> [Short task A]
For the radar signal model text, decide whether each statement agrees with it: (i) the index $n$ counts chirps in the slow time dimension; (ii) the echo signal expression ignores changes in the signal's amplitude; (iii) in the transmitted signal formula, $A$ stands for the carrier frequency. Answer yes or no for each and quote the words of the text that settle it.
> [Short task B]
Carry the radar signal model text forward, starting after its final equation.

> [Text provided]

──────────────────────────────

2. The Radar Signal Model

The frequency-modulated continuous-wave (FMCW) radar signal is sampled by an analog-to-digital converter (ADC) and can be expressed as $S_{\mathrm{b}}(n,m,l,f)$, where $n$ denotes the index of sampling points in the fast time dimension and there are $N$ sampling points in total. $m$ denotes the index of chirps in the slow time dimension and there are $M$ chirps. $l$ denotes the index of channels, and the number of virtual channels is

$$L=N_{\mathrm{tx}}{N}_{\mathrm{rx}}$$

(1)

where $N_{\mathrm{tx}}$ is the number of transmitting antennas and $N_{\mathrm{rx}}$ is the number of receiving antennas. $f$ denotes the number of frames, and there are totally $F$ frames.

During one frequency-modulation cycle $T_{\mathrm{c}}$ of a radar, the transmitted signal at Tx is

$$S_{\mathrm{t}}(t)=A\cos [j(2\pi f_{\mathrm{c}}t+\pi S{t}^2)],0\le t\le T_{\mathrm{c}}$$

(2)

where $t$ represents the time, $A$ represents the amplitude of the transmitted signal, $f_{\mathrm{c}}$ represents the signal carrier frequency, $S$ represents the frequency-modulated slope of a chirp, and $T_{\mathrm{c}}$ represents the frequency-modulated period of a chirp. For a target at a distance $R$ from the radar, it takes time $\tau$ for the signal propagation from transmission to receiving. Ignoring the amplitude change of the signal, the radar echo signal at Rx can be expressed as

$$\begin{array}{cc}\hfill S_{\mathrm{r}}(t)& =S_{\mathrm{t}}(t-\tau )\hfill \\ & =A\cos \{j[2\pi f_{\mathrm{c}}(t-\tau )+\pi S{(t-\tau )}^2]\}\hfill \end{array}$$

(3)

──────────────────────────────

> [Data section]
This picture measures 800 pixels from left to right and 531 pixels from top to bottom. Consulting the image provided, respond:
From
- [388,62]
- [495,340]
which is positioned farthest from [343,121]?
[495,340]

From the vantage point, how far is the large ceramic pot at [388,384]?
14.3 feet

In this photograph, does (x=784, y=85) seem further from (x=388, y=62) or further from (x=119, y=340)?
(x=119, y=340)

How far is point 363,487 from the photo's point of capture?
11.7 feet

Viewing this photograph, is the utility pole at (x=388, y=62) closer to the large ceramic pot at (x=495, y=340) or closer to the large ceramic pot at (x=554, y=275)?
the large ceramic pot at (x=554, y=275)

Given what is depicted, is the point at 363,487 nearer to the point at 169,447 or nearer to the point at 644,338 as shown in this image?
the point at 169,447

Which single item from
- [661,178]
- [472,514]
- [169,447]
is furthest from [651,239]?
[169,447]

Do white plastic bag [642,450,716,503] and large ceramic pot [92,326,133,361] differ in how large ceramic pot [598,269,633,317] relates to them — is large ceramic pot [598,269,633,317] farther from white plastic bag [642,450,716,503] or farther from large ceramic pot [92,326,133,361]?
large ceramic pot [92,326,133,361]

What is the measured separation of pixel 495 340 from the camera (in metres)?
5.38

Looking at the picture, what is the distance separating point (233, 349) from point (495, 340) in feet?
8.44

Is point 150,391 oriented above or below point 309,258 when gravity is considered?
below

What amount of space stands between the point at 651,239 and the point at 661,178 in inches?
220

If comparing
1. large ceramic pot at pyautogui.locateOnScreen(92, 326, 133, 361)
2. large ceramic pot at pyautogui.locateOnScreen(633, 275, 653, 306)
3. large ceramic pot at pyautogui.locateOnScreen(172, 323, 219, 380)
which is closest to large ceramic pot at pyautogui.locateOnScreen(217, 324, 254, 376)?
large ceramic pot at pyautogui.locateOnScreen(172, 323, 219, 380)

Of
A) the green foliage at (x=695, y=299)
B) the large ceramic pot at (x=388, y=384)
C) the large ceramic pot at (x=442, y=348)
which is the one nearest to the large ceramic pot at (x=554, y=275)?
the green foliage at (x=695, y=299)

──────────────────────────────

> [Response A]
(i) No: "$n$ denotes the index of sampling points in the fast time dimension"
(ii) Yes: "Ignoring the amplitude change of the signal"
(iii) No: "$A$ represents the amplitude of the transmitted signal"

> [Response B]
As for a static target, the signal round-trip delay is

$$\tau =\frac{2R}{c}$$

(4)

where $c$ represents the speed of light.

When the target stays still, mix the transmitted signal and the received signal of the radar, and the beat signal is

$$S_{\mathrm{b}}(t)=A^2\cos \{j2\pi [\frac{2SR}{c}t+\frac{2f_{\mathrm{c}}R}{c}-\frac{2S{R}^2}{c^2}]\}$$

(5)

For the target, the frequency difference is

$$f_{\mathrm{b}}=\frac{2SR}{c}$$

(6)

By performing 1D FFT on the radar signal, the frequency difference $f_{\mathrm{b}}$ can be obtained and then the distance of the target can be calculated as

$$R=\frac{f_{\mathrm{b}}c}{2S}$$

(7)

If the target moves at a speed $v$, mix the transmitted signal and the received signal, and higher-order terms are removed after low-pass filtering. The beat signal is

$$S_{\mathrm{b}}(t)=A^2\cos \{j2\pi [(\frac{2SR}{c}+\frac{2f_{c}v}{c})t+\frac{2f_{c}R}{c}-\frac{2S{R}^2}{c^2}]\}$$

(8)

The phase difference of the signal between each chirp can be expressed as

$$\Delta \phi =\frac{4\pi v\Delta t}{\lambda }$$

(9)

where $\lambda$ denotes the wavelength of the radar signal and $\Delta t$ denotes the time interval between the transmitted chirps.

So, the speed can be expressed as

$$v=\frac{\lambda \Delta \phi }{4\pi M{T}_{\mathrm{c}}{N}_{\mathrm{tx}}}$$

(10)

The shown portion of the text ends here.